■ Page extract ■
## START

But then he decided to furlough some low-level (read: vulnerable) workers. Then he decided not to pay rent on the Coliseum for the months that there's been no baseball. Then he decided to eliminate the $400/week stipend the players in the minor league system. Total cost: Maybe $3 million, or approximately 1/140th of his Forbes-guessed net worth of $2.1 billion.

Well, fine and dandy then. An oligarch's gotta oligarch sometimes, especially if the other members of the oligarchy are planning to do the same thing eventually.

And that may be the key here. In deciding to engage the players by offering eminently resistible proposals, the owners may be saying that they can take playing the games or not playing them, because either way they're will lose a cuff button on their weekend dress shirts. It's the joy of being a hardliner when it comes to other people's jobs because, hey, you got yours, largely through family money if not outright inheritance.

But by being the first to say, "Hey, I have to squeeze from the bottom because times are hard, at least for people not me," Fisher has become a lightning rod for not only the players' position but also the game's designated tin ear. He is the face of, "Hey, YOU'RE in this together. Of all the blown opportunities this franchise has had in making itself a more central part of the Bay Area's portrait of sport, this is the one that may be hardest to reassemble.

Makes you wonder if he wants to reassemble it at all.

See, Fisher didn't have to be that guy. Other owners are always willing and able to be the pinata. Other owners like the limelight. Fisher has always avoided it as though it were high-level gamma rays from space, which has usually worked to his detriment but hey, not everyone has a tolerance for other people's prying eyes. He didn't have to furlough anyone, or stiff the landlord, or cut off the next group of players after this one leaves. And he definitely didn't have to put his name to that hamheaded "I confess to the murder" letter that will be forever stapled metaphorically to his office door like the 95 Theses.

Instead, he looked after the short money once again, in the addled notion that it was money that could be saved in the longer run. It can't. Everyone is taking a beating on this, now and in the immediate future, and $3 million is a droplet of sweat in the Adriatic Sea. Fisher's play should have been to be the guy who comes out as at least a tepid benefactor both of the city where his factory is located and the game he claims he loves. He should have paid the money and not furloughed the workers; hell, he could have even said, "I'm doing this because I want people to think I'm a good guy" and gotten away with it, because people eagerly fall for even the transparent optic every time.

## END

■ Actions to take ■
A - In the column about Fisher's cost-cutting, why does the writer say Fisher could have gotten away with openly admitting he wanted people to think he was a good guy?
B - Carry on the column about Fisher's cost-cutting, picking up right after its final sentence.

A block of data:
## START

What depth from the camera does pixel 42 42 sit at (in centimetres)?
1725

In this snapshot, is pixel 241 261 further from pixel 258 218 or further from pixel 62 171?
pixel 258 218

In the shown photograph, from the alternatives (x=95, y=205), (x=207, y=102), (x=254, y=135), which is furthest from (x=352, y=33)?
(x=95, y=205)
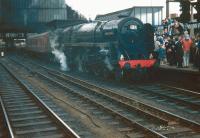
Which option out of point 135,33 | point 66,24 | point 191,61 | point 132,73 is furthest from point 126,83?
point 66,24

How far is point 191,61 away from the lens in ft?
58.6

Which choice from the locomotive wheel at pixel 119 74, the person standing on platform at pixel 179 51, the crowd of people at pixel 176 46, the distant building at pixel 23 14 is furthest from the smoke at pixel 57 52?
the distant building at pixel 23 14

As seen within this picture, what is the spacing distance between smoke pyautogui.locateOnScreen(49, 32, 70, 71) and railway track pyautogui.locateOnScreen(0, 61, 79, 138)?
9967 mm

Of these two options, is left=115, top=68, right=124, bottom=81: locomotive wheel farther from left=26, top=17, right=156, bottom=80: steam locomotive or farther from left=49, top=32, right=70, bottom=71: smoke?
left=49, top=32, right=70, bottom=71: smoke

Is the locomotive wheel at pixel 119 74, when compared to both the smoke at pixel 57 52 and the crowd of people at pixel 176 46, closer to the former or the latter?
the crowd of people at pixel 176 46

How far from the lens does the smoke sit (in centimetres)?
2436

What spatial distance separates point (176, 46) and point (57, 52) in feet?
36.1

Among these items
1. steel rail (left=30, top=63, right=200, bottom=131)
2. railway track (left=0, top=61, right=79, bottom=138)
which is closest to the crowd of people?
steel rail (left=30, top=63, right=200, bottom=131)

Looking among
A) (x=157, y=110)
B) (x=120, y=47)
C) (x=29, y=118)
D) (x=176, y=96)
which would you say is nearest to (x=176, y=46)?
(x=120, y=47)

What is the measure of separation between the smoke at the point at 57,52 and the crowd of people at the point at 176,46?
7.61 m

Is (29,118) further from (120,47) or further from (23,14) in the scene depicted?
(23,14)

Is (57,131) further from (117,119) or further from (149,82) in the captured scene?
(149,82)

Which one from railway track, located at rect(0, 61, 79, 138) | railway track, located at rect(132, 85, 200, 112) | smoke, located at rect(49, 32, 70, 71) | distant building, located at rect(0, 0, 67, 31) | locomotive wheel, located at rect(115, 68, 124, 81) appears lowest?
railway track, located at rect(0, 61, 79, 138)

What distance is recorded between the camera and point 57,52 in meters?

## END

■ Results in order ■
A - The writer says people eagerly fall for even a transparent optic every time.

B -
But Fisher is also nobody's fool, and he may merely be advancing a greater yet no less disastrous  tactical plan. The hint here may well be that other teams are going to do the same thing, either to show the union how serious it is about burning down the factory to preserve it (not play games so as to lose less money than if they had played them before no fans), or in an attempt to frighten the lowest paid major leaguers into accepting an inherently punitive settlement to get back to work when the all-clear is sounded. This may be part of a grander plan for the entire sport — the one of the ownership that wants its sport to be the last to return.

And even if that is a bit too tinfoil hat for your pro-management world, it still stinks of cynicism at the worst possible time even on this orbiting heap of fetid rot. It's bullying for the sake of showing people you can be a bully. It's withholding an amusement people say they could really use these days just for the little money that hasn't fallen down the sewer. It's the baseball decision of 30 years ago, when owners were meant to hate their employees and the customers who loved them.

In any event, John Fisher had a choice — remain comfortably quiet and make a small but beneficial investment in his image and that of his organization, or worry about $3 million, give or take a few gift cards. He chose option (b), a disastrous decision that will mark him for years to come as the easiest caricature of the modern greedhead owner, at a time when there are plenty of others from which to choose.

His only escape, really, is if one of his fellow 'garchs does the same thing, only more shabbily. I'd give it until Friday morning. Someone's bound to turn up. Someone always does.